It is forbidden to demand payment after the Shemita year for loans given before the end of Shemita. If the borrower offers to pay the loan, the lender is obligated to say, "Meshamet Ani" ("I cancel"), announcing the debt’s annulment.
The Ben Ish Hai (Rabbi Yosef Haim of Baghdad, 1833-1909), in Parashat Ki-Tavo, writes that this Halacha applies even to borrowed goods. For example, if a person borrows a dozen eggs from a neighbor toward the end of Shemita, and after Rosh Hashanah he approaches the neighbor to pay for the eggs, the neighbor must refuse to accept the payment. The reason, the Ben Ish Hai explains, is that borrowing grocery items is akin to borrowing money: the borrower uses the goods however he likes, with the expectation that he will pay the value of those foods with something else. This situation is identical to a monetary loan, which is given so that the borrower can spend the money and the repay the debt with other money. Therefore, a debt incurred by borrowing goods also falls under the obligation of "Shemitat Kesafim" (the remission of debts after Shemita).

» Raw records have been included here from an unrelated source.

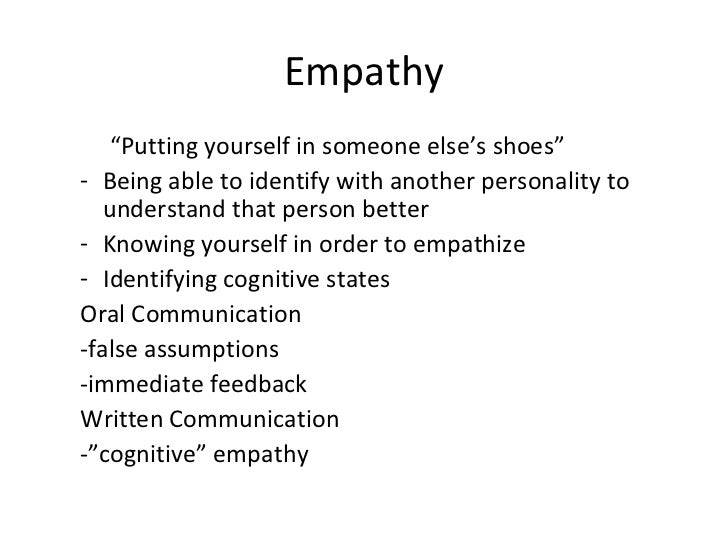 Empathy

“Putting yourself in someone else’s shoes”

- Being able to identify with another personality to understand that person better
- Knowing yourself in order to empathize
- Identifying cognitive states

Oral Communication
-false assumptions
-immediate feedback
Written Communication
-”cognitive” empathy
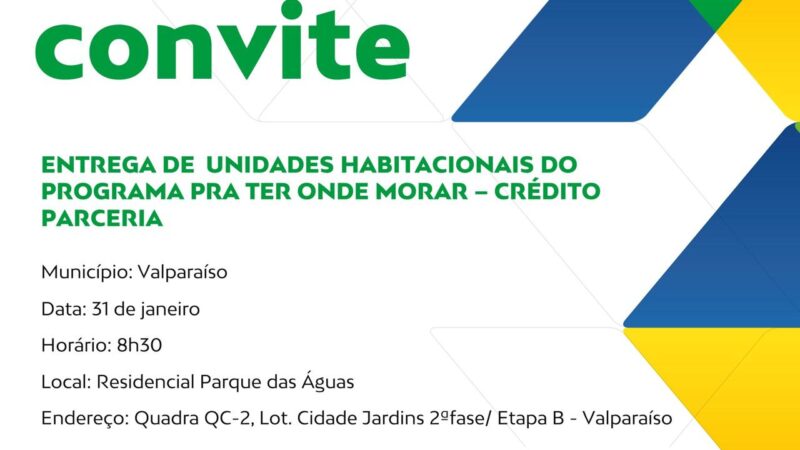 convite

ENTREGA DE UNIDADES HABITACIONAIS DO PROGRAMA PRA TER ONDE MORAR – CRÉDITO PARCERIA

Município: Valparaíso

Data: 31 de janeiro

Horário: 8h30

Local: Residencial Parque das Águas

Endereço: Quadra QC-2, Lot. Cidade Jardins 2ªfase/ Etapa B - Valparaíso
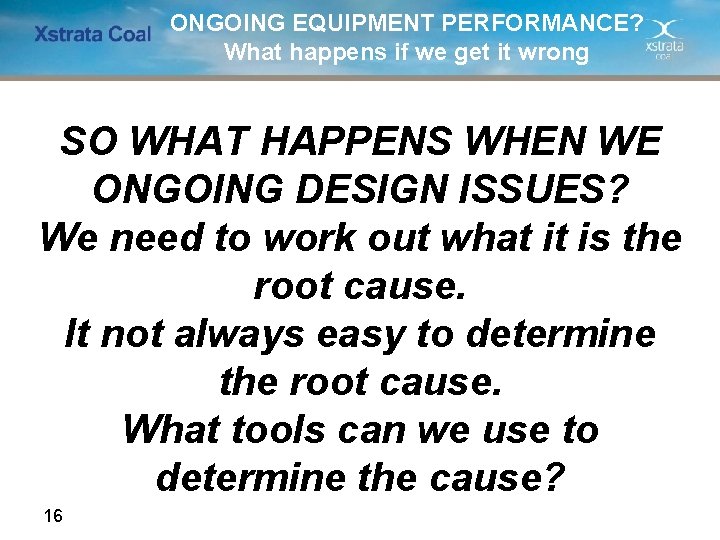 Xstrata Coal

ONGOING EQUIPMENT PERFORMANCE?
What happens if we get it wrong

xstrata
coal

SO WHAT HAPPENS WHEN WE ONGOING DESIGN ISSUES?
We need to work out what it is the root cause.
It not always easy to determine the root cause.
What tools can we use to determine the cause?

16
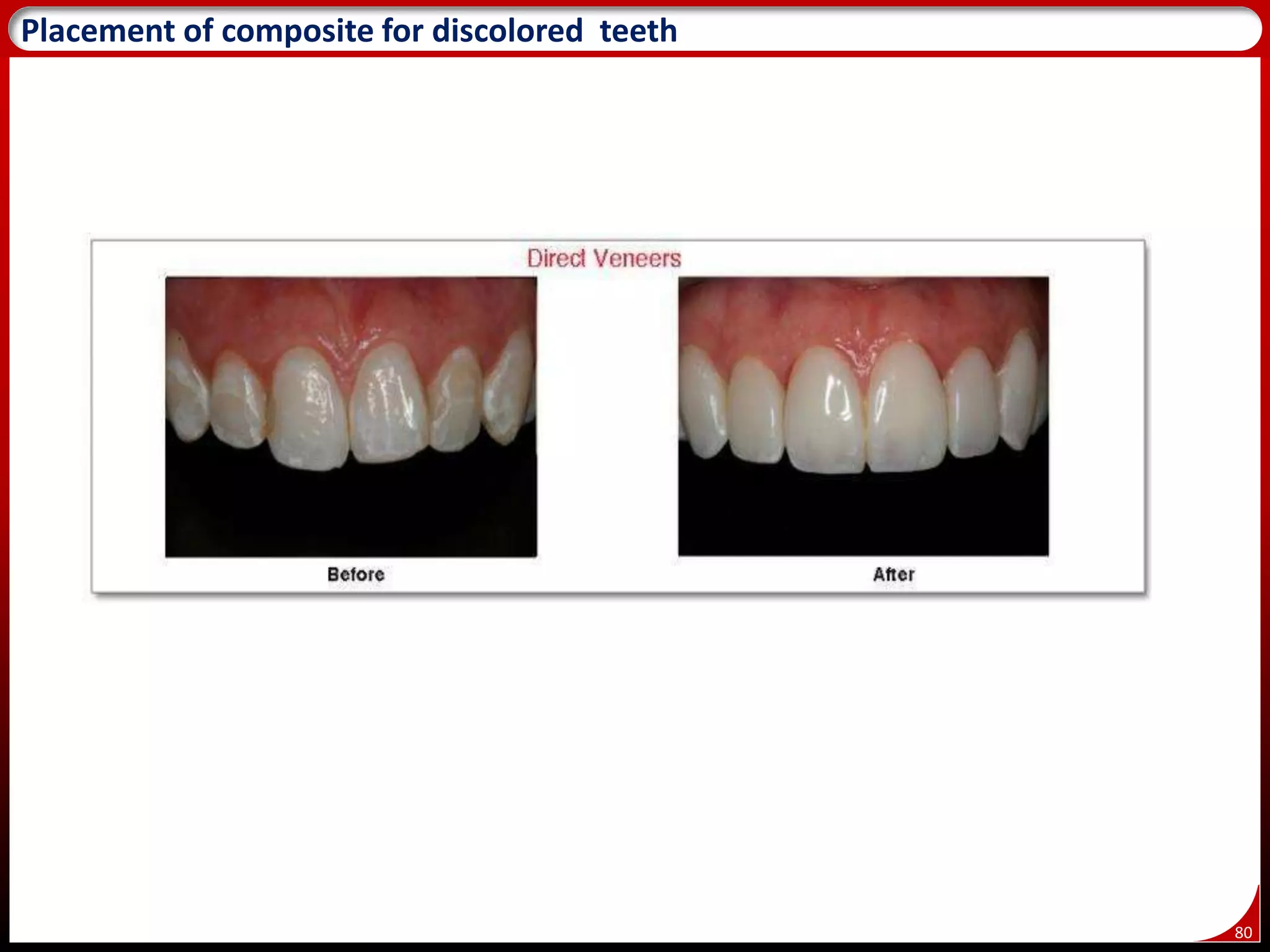 Placement of composite for discolored teeth

Direct Veneers

Before

After

80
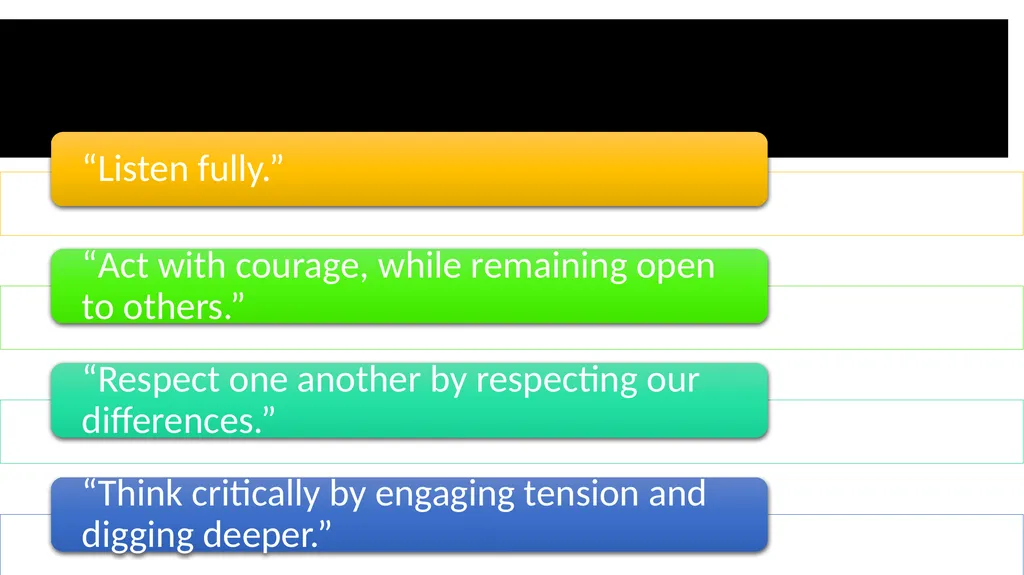 "Listen fully."

"Act with courage, while remaining open to others."

"Respect one another by respecting our differences."

"Think critically by engaging tension and digging deeper."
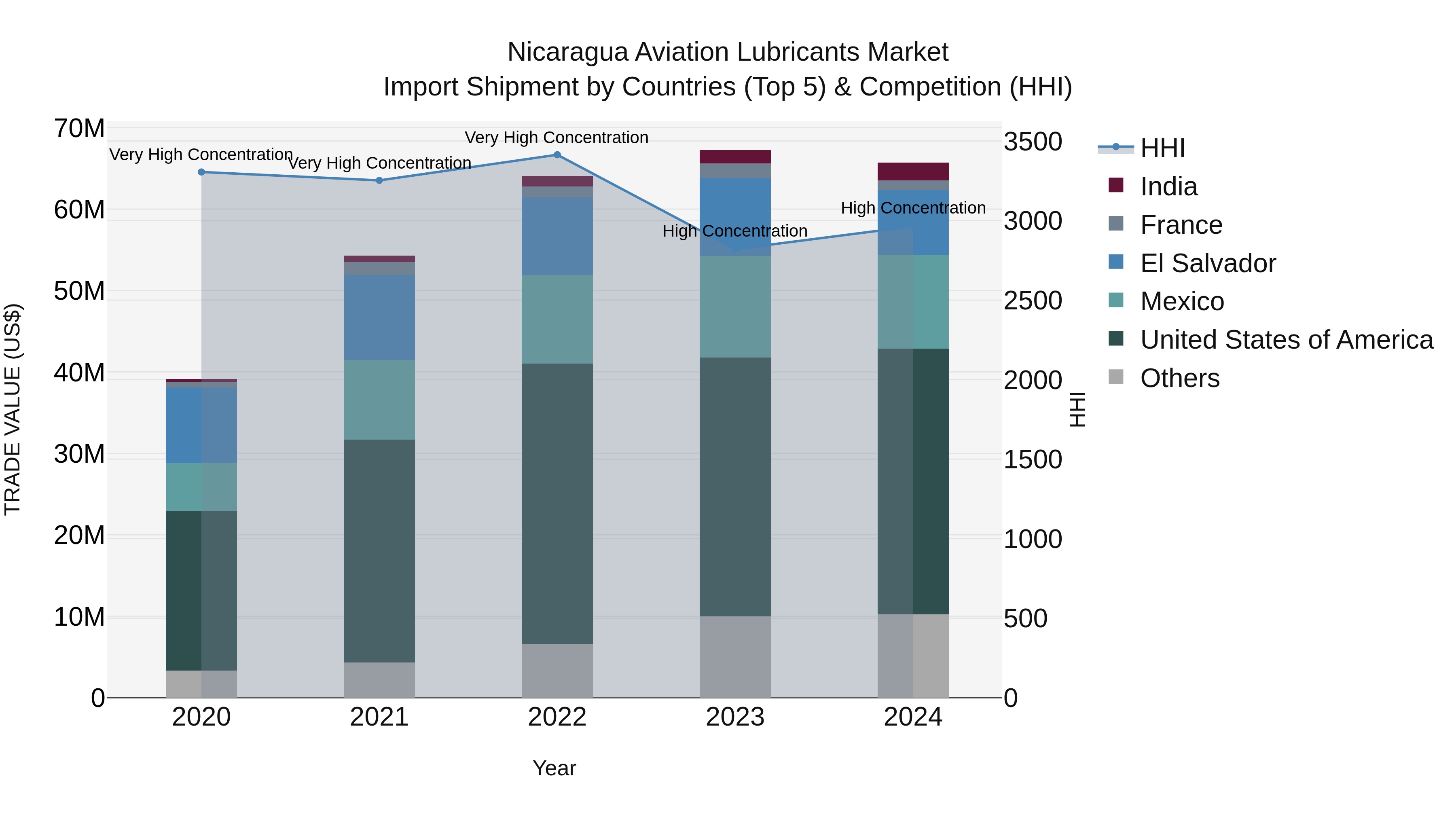 Nicaragua Aviation Lubricants Market
Import Shipment by Countries (Top 5) & Competition (HHI)

TRADE VALUE (US$)

70M
60M
50M
40M
30M
20M
10M
0

Very High Concentration
Very High Concentration
Very High Concentration
High Concentration
High Concentration

2020
2021
2022
2023
2024

Year

3500
3000
2500
2000
1500
1000
500
0

HHI

HHI
India
France
El Salvador
Mexico
United States of America
Others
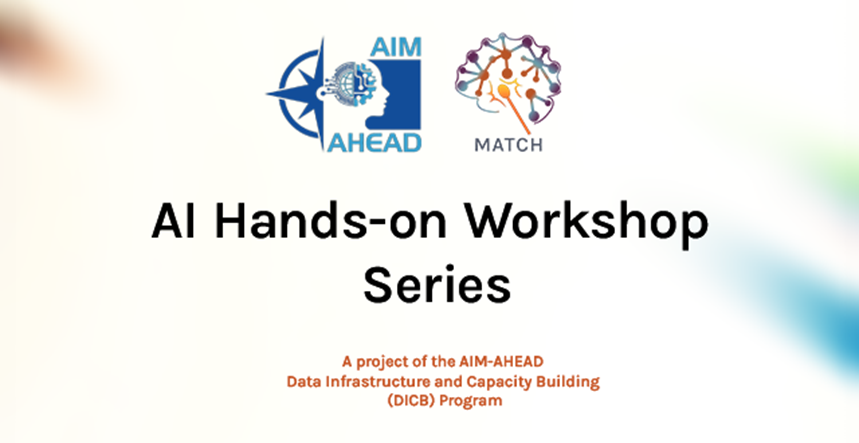 AIM
AHEAD

MATCH

AI Hands-on Workshop Series

A project of the AIM-AHEAD Data Infrastructure and Capacity Building (DICB) Program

In light of this Halacha, the Ben Ish Hai recommends that people specifically make a point of lending goods to their neighbors before Shemita, in order to have the opportunity to fulfill this special Misva. One should approach his neighbor before Rosh Hashanah and offer to lend items such as flour or eggs, and then, when the neighbor comes after Rosh Hashanah to pay, the lender should declare, "Meshamet Ani," and thereby fulfill the Misva of "Shemitat Kesafim."
Summary: Just as the end of the Shemita year cancels all loans, it similarly cancels debts incurred by borrowing grocery items such as food. Thus, if a neighbor borrowed eggs, for example, from his neighbor toward the end of the Shemita year, once Rosh Hashanah comes the lender may not demand or accept payment.